■ Text
────────────────────
We are surrounded by threats, by alarm, by those who broker
anger, hatred and resentment, much as Jesus was. He, too,
lived in a world gripped by fear and death. The peoples whose
faces we see daily on the nightly news and in the morning
newspaper live in lands not far from his homeland, indeed
many in his own homeland. In a time and place threatened by
hatred and violence, he was unwavering in his commitment to
a love that knows no bounds, a love that would reach unto
death and into hell to save those caught in the grip of death
and darkness.
Over
these past months, some in the Church have grown weary, becoming
more and more disenchanted and deeply disappointed. For some
the anguish is quite real. But it is in the midst of weariness
and anguish that we can find the rich reserves of hope. For
it is not only when things go our way, when life seems to
be carefree, that we are to be the people whose song is "alleluia."
It is just as much in our anguish and disappointment that
we are to become a counter-sign by staking our life and our
hope on the One Love who frees us from the grip of death.
We ponder Christ's Pasch as a single mystery. Even at Easter,
we behold the Anguished One in Gethsemane's garden. He who
did not know sin took upon himself the sin of the world. Sin
is alienation from God. The sin of the world, then, is utter
and complete alienation from God. He whose intimacy with God
the Father is absolutely unique suffered the pain of feeling
utterly alienated from the Father.
────────────────────
■ Records
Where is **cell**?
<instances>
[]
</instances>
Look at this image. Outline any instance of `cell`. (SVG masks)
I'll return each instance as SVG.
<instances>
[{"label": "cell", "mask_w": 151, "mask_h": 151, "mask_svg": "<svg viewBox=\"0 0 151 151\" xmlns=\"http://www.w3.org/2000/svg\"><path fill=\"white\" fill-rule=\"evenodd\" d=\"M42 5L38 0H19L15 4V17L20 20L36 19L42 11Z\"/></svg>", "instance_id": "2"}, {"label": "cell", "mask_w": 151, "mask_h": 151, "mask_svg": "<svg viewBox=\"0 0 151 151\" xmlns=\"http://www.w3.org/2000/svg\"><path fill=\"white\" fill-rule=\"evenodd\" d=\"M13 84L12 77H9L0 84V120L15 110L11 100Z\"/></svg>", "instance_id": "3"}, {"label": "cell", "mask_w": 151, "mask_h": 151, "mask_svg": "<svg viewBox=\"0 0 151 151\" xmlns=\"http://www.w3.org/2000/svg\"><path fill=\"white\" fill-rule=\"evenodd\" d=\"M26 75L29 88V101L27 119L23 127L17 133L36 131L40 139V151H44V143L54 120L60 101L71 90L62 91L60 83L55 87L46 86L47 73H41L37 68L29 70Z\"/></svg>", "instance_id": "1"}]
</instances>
────────────────────
■ Directions
In the Easter reflection, why is the sin of the world called utter and complete alienation from God? Answer in one to three sentences. Rely only on the Easter reflection.

■ Answer to this problem
The Easter reflection defines sin itself as alienation from God. The sin of the whole world therefore amounts to utter and complete alienation from God.